Pick out every line in the entries below that contains the word "stone" and copy each one.

» **Provided records**:
## start
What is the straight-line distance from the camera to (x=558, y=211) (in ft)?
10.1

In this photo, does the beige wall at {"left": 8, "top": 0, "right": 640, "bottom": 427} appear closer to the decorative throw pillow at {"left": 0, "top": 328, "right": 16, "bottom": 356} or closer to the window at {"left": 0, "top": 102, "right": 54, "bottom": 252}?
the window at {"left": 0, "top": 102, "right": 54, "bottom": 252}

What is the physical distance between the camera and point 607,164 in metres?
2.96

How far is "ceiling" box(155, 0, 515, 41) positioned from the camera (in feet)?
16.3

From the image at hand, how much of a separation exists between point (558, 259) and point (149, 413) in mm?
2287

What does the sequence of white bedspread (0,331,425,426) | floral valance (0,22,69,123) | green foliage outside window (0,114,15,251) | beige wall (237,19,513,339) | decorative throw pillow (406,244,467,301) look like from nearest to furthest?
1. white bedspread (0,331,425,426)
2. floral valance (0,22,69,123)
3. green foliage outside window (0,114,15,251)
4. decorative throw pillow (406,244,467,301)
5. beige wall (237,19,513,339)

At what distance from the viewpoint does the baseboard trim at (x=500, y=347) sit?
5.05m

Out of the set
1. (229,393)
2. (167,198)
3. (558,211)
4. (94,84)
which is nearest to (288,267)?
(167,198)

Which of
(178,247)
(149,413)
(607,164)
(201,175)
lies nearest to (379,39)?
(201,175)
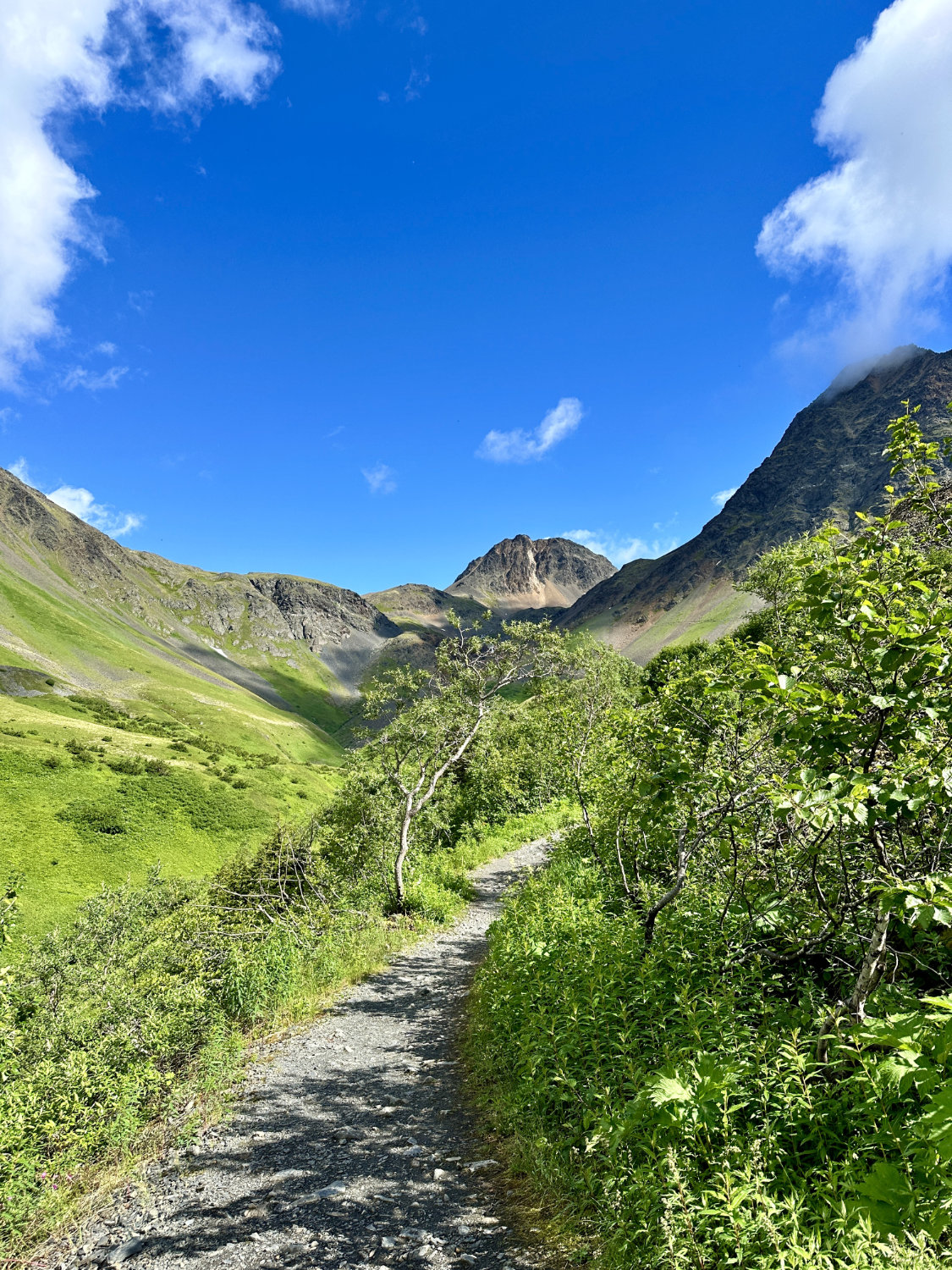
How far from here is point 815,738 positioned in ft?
14.4

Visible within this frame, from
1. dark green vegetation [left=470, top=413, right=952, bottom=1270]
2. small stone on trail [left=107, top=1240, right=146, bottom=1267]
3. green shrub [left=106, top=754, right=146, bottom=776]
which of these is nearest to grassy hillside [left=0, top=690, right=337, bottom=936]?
green shrub [left=106, top=754, right=146, bottom=776]

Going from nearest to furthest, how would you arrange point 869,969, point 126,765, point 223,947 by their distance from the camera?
point 869,969 → point 223,947 → point 126,765

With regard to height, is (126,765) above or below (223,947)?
above

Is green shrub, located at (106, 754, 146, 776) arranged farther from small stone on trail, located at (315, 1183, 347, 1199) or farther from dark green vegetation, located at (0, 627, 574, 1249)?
small stone on trail, located at (315, 1183, 347, 1199)

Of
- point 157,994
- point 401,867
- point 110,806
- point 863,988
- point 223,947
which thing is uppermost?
point 110,806

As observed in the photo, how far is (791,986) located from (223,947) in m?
13.3

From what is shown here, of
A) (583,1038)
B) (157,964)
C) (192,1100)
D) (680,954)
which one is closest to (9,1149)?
(192,1100)

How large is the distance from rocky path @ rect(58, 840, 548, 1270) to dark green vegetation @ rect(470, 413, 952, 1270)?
0.79m

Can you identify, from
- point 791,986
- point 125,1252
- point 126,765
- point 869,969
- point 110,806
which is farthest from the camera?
point 126,765

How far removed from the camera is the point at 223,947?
567 inches

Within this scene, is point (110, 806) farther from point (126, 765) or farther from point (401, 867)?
point (401, 867)

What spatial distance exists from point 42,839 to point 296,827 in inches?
1559

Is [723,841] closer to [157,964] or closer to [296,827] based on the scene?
[157,964]

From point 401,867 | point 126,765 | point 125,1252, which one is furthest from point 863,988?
point 126,765
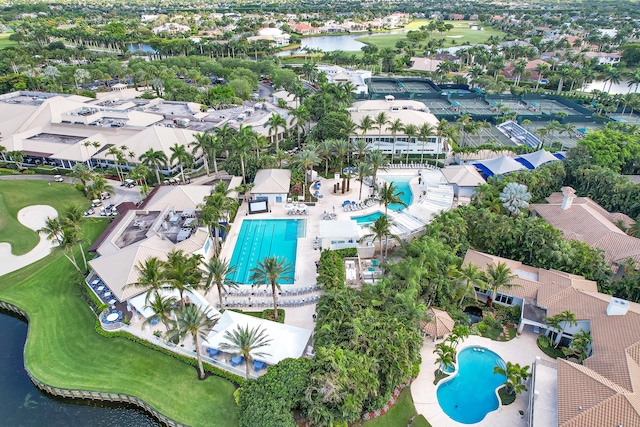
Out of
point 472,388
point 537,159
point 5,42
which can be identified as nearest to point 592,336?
point 472,388

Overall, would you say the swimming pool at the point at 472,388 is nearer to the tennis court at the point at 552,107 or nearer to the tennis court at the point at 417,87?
the tennis court at the point at 552,107

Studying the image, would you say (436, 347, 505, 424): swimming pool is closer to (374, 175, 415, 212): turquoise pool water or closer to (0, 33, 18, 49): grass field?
(374, 175, 415, 212): turquoise pool water

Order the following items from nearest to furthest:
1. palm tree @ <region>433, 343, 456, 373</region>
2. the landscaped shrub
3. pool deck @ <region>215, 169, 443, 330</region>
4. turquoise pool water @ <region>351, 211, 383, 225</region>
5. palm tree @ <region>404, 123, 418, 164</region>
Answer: the landscaped shrub
palm tree @ <region>433, 343, 456, 373</region>
pool deck @ <region>215, 169, 443, 330</region>
turquoise pool water @ <region>351, 211, 383, 225</region>
palm tree @ <region>404, 123, 418, 164</region>

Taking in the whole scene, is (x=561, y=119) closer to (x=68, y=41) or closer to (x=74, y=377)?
(x=74, y=377)

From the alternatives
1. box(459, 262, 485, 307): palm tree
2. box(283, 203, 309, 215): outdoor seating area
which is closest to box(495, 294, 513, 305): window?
box(459, 262, 485, 307): palm tree

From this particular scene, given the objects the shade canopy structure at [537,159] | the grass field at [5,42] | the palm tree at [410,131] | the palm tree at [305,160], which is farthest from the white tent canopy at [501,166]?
the grass field at [5,42]

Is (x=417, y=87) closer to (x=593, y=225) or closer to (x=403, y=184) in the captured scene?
(x=403, y=184)
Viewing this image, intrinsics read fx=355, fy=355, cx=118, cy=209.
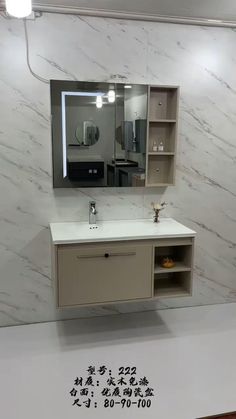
## end
» **Written response**:
2. small stone on trail [left=107, top=1240, right=146, bottom=1267]
Is green shrub, located at (106, 754, 146, 776) arranged farther from small stone on trail, located at (315, 1183, 347, 1199) or farther from dark green vegetation, located at (0, 627, 574, 1249)?
small stone on trail, located at (315, 1183, 347, 1199)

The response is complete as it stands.